Top of Input data

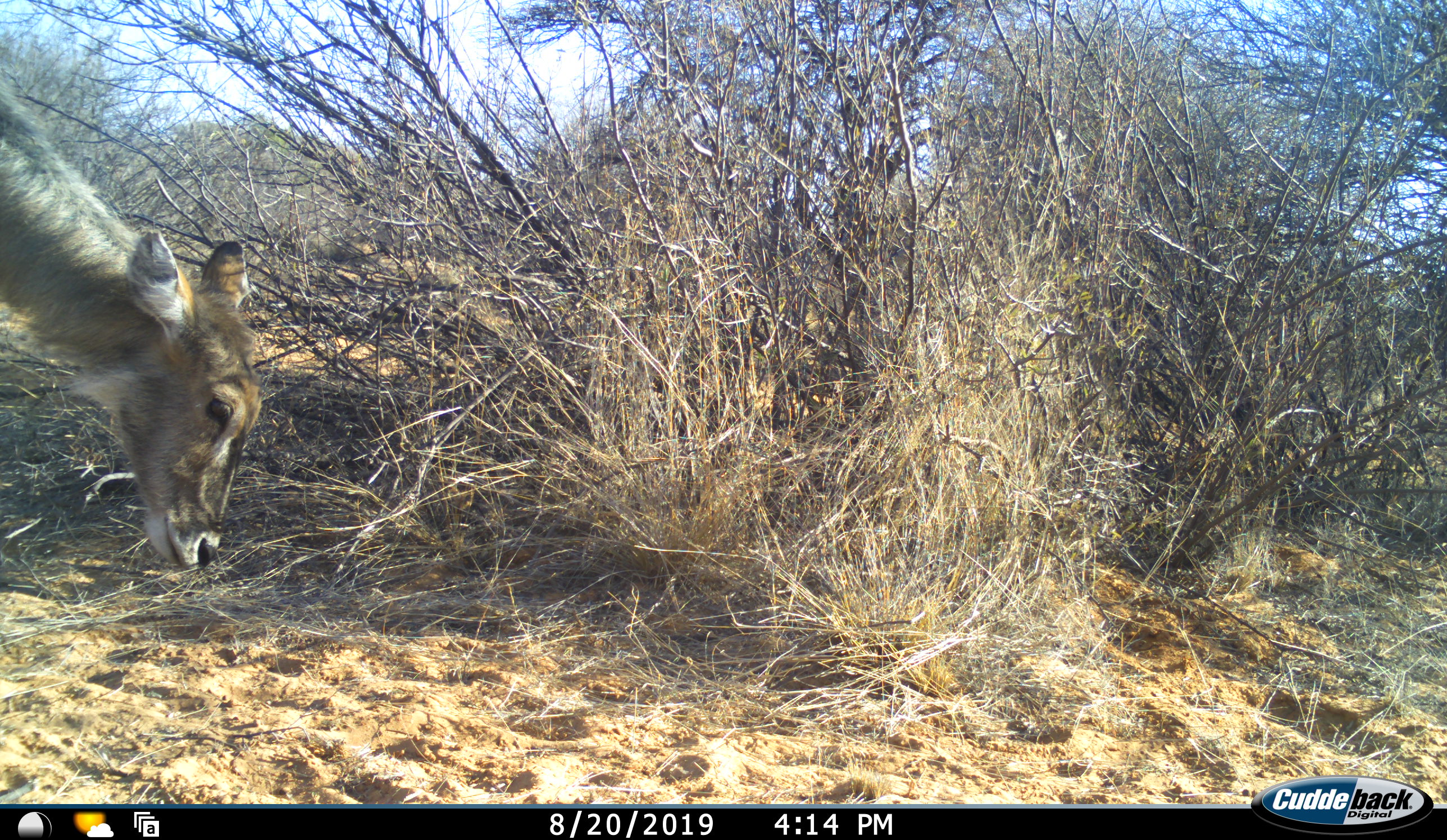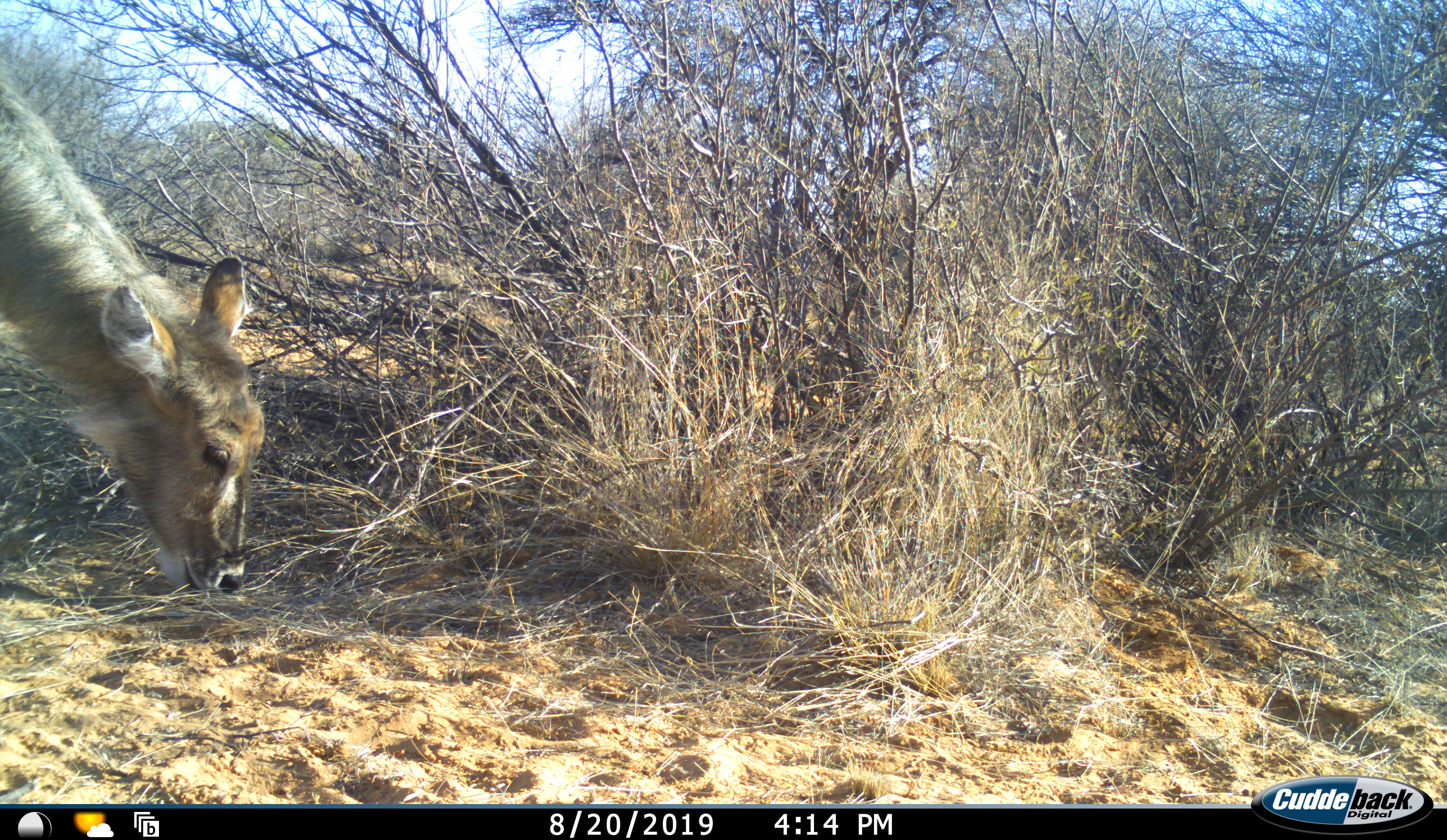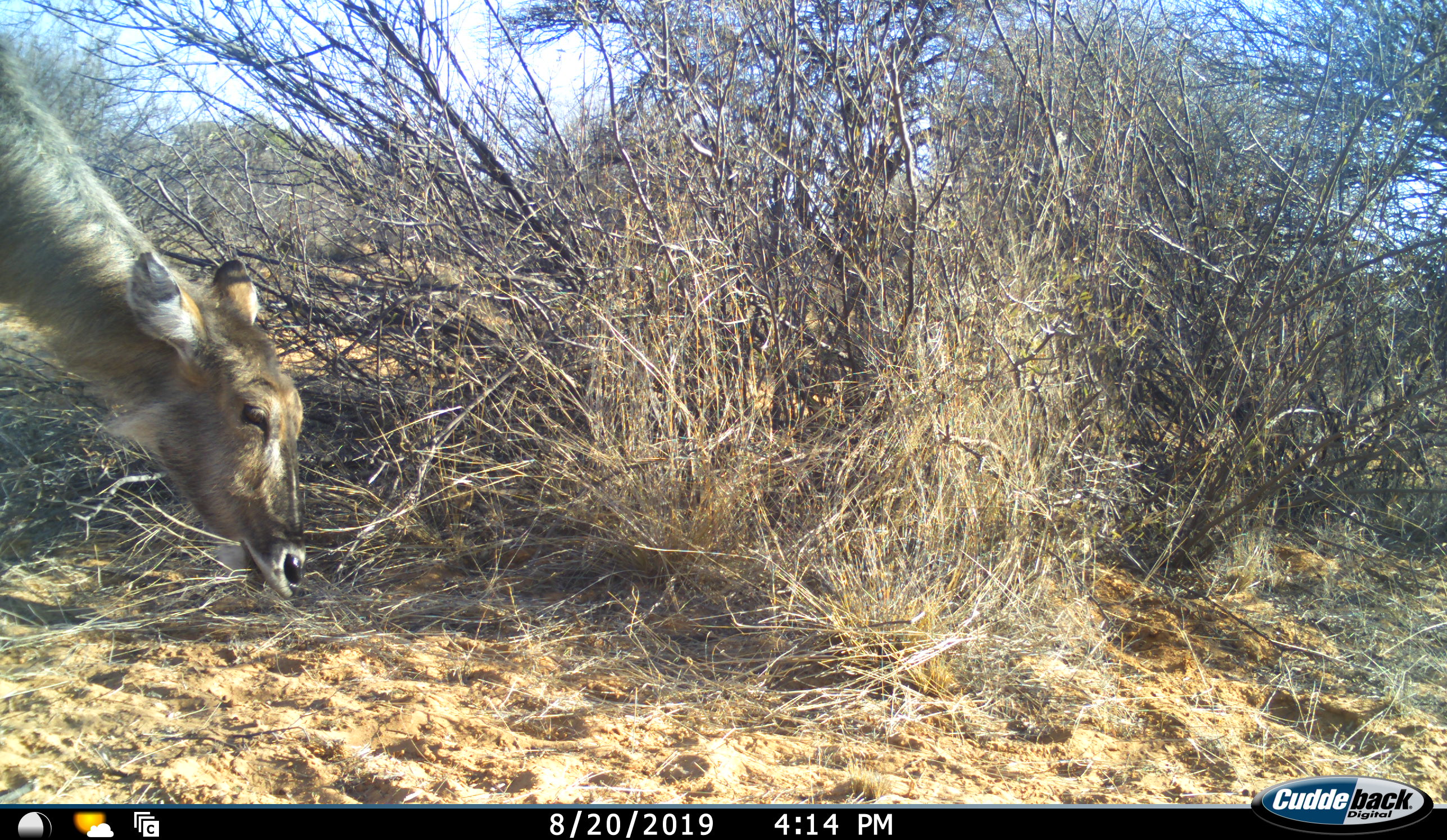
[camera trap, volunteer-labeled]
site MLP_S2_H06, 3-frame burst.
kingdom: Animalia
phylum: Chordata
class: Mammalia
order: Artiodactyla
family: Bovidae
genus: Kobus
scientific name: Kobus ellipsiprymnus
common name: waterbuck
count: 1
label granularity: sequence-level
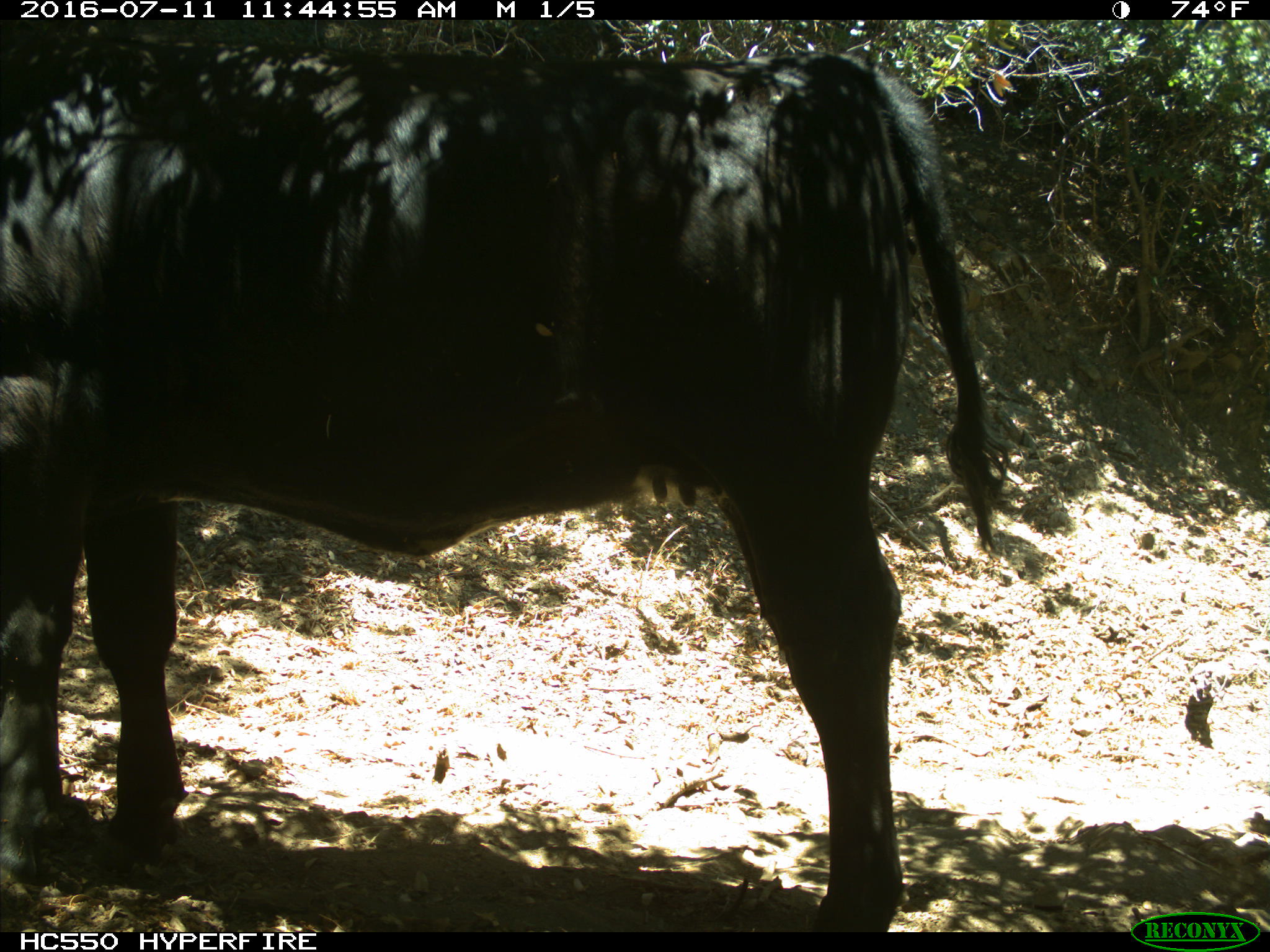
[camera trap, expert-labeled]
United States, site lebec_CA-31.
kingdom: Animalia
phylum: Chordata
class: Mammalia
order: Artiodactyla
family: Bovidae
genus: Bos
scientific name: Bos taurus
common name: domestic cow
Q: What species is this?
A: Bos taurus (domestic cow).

Bottom of Input data

## Exercise directions
Each entry above should be written out again exactly, without its pictures.

## Written solution
[camera trap, volunteer-labeled]
site MLP_S2_H06, 3-frame burst.
kingdom: Animalia
phylum: Chordata
class: Mammalia
order: Artiodactyla
family: Bovidae
genus: Kobus
scientific name: Kobus ellipsiprymnus
common name: waterbuck
count: 1
label granularity: sequence-level
[camera trap, expert-labeled]
United States, site lebec_CA-31.
kingdom: Animalia
phylum: Chordata
class: Mammalia
order: Artiodactyla
family: Bovidae
genus: Bos
scientific name: Bos taurus
common name: domestic cow
Q: What species is this?
A: Bos taurus (domestic cow).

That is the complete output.